Featureflow incident
A network issue to our backend database is causing intermittent disruption
Featureflow experienced a major incident on September 13, 2023 affecting Admin API and Event Server and 1 more component, lasting 2h 6m. The incident has been resolved; the full update timeline is below.
Affected components
Update timeline
- investigating Sep 13, 2023, 06:19 PM UTC
We are currently investigating this issue.
- investigating Sep 13, 2023, 08:07 PM UTC
Issue has been identified in a rogue process causing database CPU issues. We are recovering services currently.
- investigating Sep 13, 2023, 08:18 PM UTC
Feaatureflow SDK and Event Server is recovered. Admin Api is being recovered.

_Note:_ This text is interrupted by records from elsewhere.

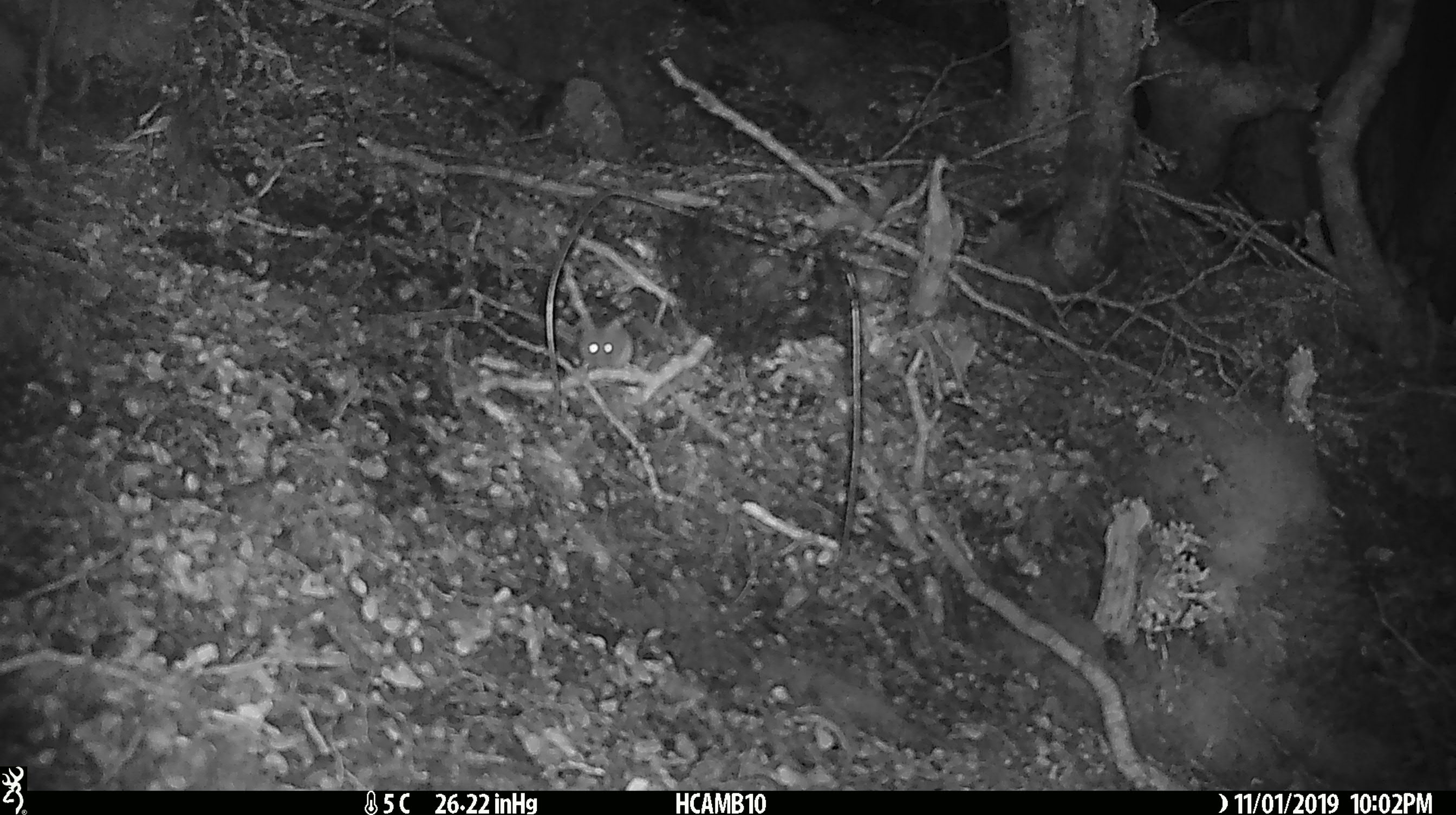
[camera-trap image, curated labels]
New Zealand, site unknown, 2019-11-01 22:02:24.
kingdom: Animalia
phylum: Chordata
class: Mammalia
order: Rodentia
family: Muridae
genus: Mus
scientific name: Mus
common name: mouse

- investigating Sep 13, 2023, 08:23 PM UTC
All Services are operational.
- resolved Sep 13, 2023, 08:26 PM UTC
This incident has been resolved.
- postmortem Sep 13, 2023, 09:11 PM UTC
### Outage Summary The issue was caused by excessive ‘CPU Steal’ on our backend database causing connection issues and timeouts. We temporarily and intentionally dropped connections by scaling down the servers to scale the database cluster in minimal time. Services were restored after the cluster was upgraded, starting with the event and SDK servers. ### Outage impact: * 99.74% of feature flag requests were returned successfully via our global CDN * ~10,000 Successful requests per minute for feature flags. * 18 Failed responses per minute for feature flags. * All feature analytic event postings were affected * Sep 13, 18:19 UTC to Sep 13, 20:18 UTC - the SDK and Event APIs were degraded. * Sep 13, 18:19 UTC to Sep 13, 20:23 UTC - the Admin APIs were degraded.